─── GIVEN ENTRIES ───

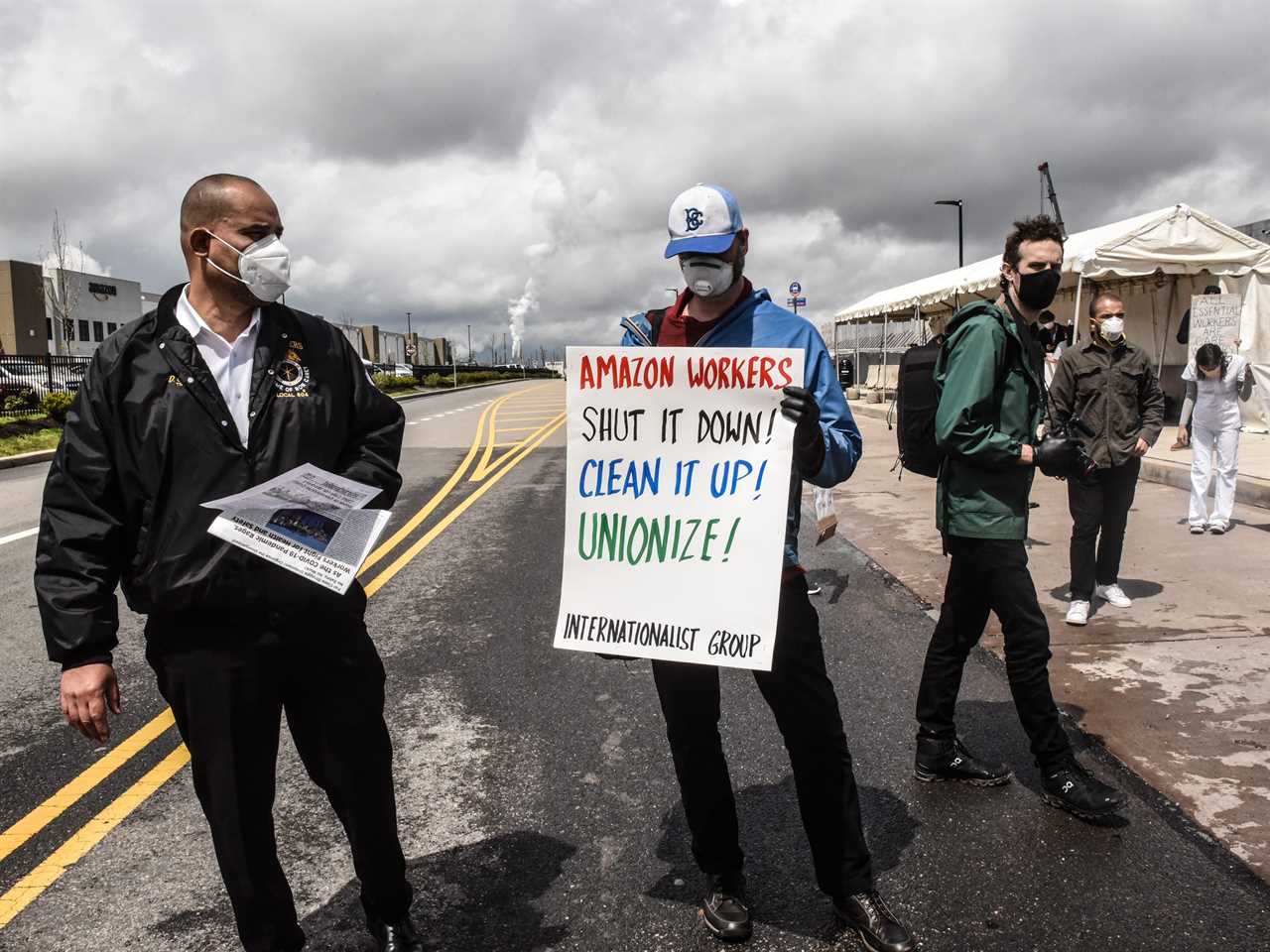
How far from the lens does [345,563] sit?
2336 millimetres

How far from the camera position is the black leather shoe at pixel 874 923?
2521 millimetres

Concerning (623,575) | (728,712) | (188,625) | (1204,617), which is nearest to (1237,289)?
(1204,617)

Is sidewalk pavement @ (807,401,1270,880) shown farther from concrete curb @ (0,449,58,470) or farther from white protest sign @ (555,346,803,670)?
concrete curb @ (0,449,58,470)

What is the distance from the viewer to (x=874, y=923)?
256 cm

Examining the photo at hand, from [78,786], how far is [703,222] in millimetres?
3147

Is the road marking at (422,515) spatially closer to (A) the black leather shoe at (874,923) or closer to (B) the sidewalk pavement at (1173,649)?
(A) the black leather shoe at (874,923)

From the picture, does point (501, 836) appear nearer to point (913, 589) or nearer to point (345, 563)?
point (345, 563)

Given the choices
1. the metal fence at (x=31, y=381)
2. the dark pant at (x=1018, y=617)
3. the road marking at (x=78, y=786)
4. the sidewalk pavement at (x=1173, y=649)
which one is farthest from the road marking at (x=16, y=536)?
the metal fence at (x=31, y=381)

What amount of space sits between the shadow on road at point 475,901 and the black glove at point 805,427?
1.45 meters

───

• **TASK REQUIREMENTS**
Present the lines from the one containing "Examining the photo" through the last line of the saved data entries as a numbered list, omitting any blank lines.

• **TASK ANSWER**
1. Examining the photo at hand, from [78,786], how far is [703,222] in millimetres?
2. 3147
3. Is the road marking at (422,515) spatially closer to (A) the black leather shoe at (874,923) or closer to (B) the sidewalk pavement at (1173,649)?
4. (A) the black leather shoe at (874,923)
5. From the picture, does point (501, 836) appear nearer to point (913, 589) or nearer to point (345, 563)?
6. point (345, 563)
7. Given the choices
8. 1. the metal fence at (x=31, y=381)
9. 2. the dark pant at (x=1018, y=617)
10. 3. the road marking at (x=78, y=786)
11. 4. the sidewalk pavement at (x=1173, y=649)
12. which one is farthest from the road marking at (x=16, y=536)?
13. the metal fence at (x=31, y=381)
14. What amount of space sits between the shadow on road at point 475,901 and the black glove at point 805,427?
15. 1.45 meters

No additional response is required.